Wozu brauchen wir eigentlich noch eine Regierung?

01.12.2017 09:00 von Ingo Nöhr

Wir danken dem Verlag MEDI-LEARN.net GbR für die freundliche Erlaubnis, Cartoons von Rippenspreizer verwenden zu dürfen. Mehr Cartoons sind unter http://www.medi-learn.de/cartoons/ zu finden.
Vielen Dank MEDI-LEARN.de!

Traditionell treffen sich Ingo Nöhr und Jupp im Dezember zum alljährlichen Rückblick und wagen ein paar vorsichtige Prognosen für das kommende Jahr. Jeder auf seine Art – Jupp träumt von den guten alten Zeiten, wo noch die Welt in Ordnung war. Optimist Ingo dagegen erwartet eine abrupte Wende zum Besseren, nachdem die klassischen Instrumente des Regierens und der Problembehandlung zuneh­mend versagen. Er glaubt immer noch an das Gute im Menschen. Nostalgisch vertiefen sich die beiden in ihre Aufzeichnungen der letzten Jahre.

  • Ingo: wir sind in diesem Jahr mit der Lösung unserer großen Probleme keinen Schritt weitergekommen. Im Gegenteil: alles hat sich verschlimmert. Der BER-Flughafen wird vor 2020 nicht fertig, der Stuttgart-21 Bahnhof kostet bis Ende 2024 noch ne Milliarde mehr. In Basel entgleist mal wieder ein ICE. Deutsche Bank, VW, Mercedes, Bosch zahlen milliardenschwere Bußgelder. Klimagipfel, Dieselgipfel, G20-Gipfel, Flüchtlingsgipfel – Staatsversagen allerorten. Die Bürger müssen sich selber helfen. Dies haben Hunderttausende von ehrenamtlichen Helfern bei der ersten Flüchtlingswelle beeindruckend gezeigt. Wie hast du genau vor einem Jahr fest­gestellt: „Das Vertrauen der Bürger in die Eliten der Banken, der Hersteller und der Staats­gewalt wurde durch Gier und Inkompetenz zerstört.“

Folgerichtig Jupp, unsere Probleme lassen sich mit unseren Politikinstrumenten und unserer Geiz-Mentalität in der Gesellschaft nicht mehr lösen. Die geplatzte Jamaika-Koalition hat es doch über­deutlich aufgezeigt. Ich zitiere von Dezember 2016: „die Politik hatte ein wichtiges Prinzip des Managements vergessen: Achte auf die Verlierer deiner Maßnahmen!

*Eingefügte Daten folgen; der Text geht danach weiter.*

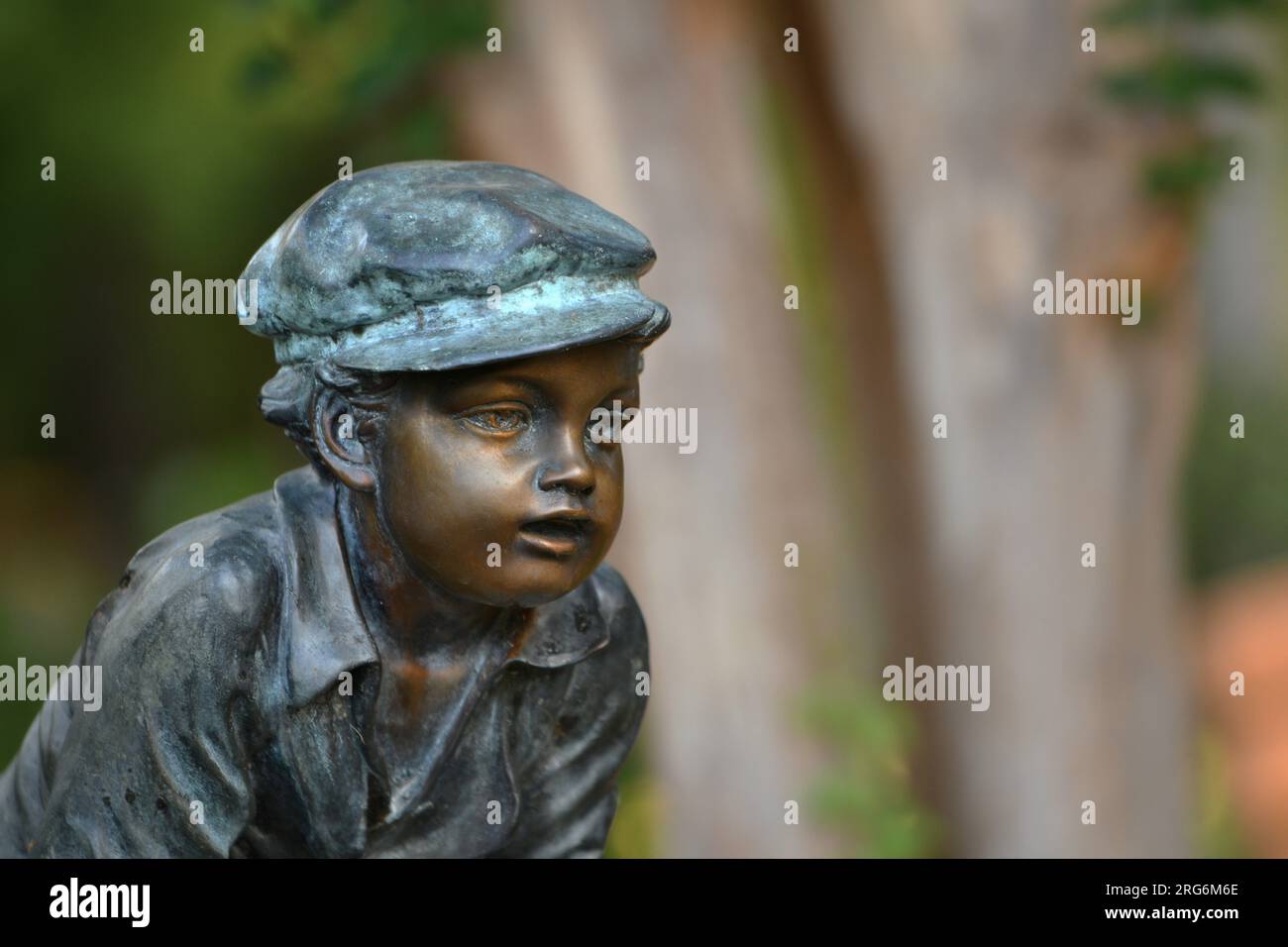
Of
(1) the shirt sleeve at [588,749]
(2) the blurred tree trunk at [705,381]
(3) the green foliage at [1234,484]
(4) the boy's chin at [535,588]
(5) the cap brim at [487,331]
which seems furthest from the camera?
(3) the green foliage at [1234,484]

Sei alarmiert, wenn ihre Wut ein Sprachrohr findet!“ Wo kommen denn die AFD-Wähler her? Je eine Million von der CDU und SPD/Linke; 1,5 Millionen von den Nichtwählern und 730.000 von den Splitter­parteien. Diese Verlierer waren schon lange vorher da, sie versteckten sich nur in den alten Volksparteien oder gingen erst gar nicht zur Wahl. Die sechs Millionen AFD-Wähler repräsentieren nun in einer legal gewählten Partei einen beachtlichen Teil des deutschen Volkes. Unsere Politiker sind schlecht beraten, wenn sie das Phänomen weiterhin ignorieren oder aussitzen wollen.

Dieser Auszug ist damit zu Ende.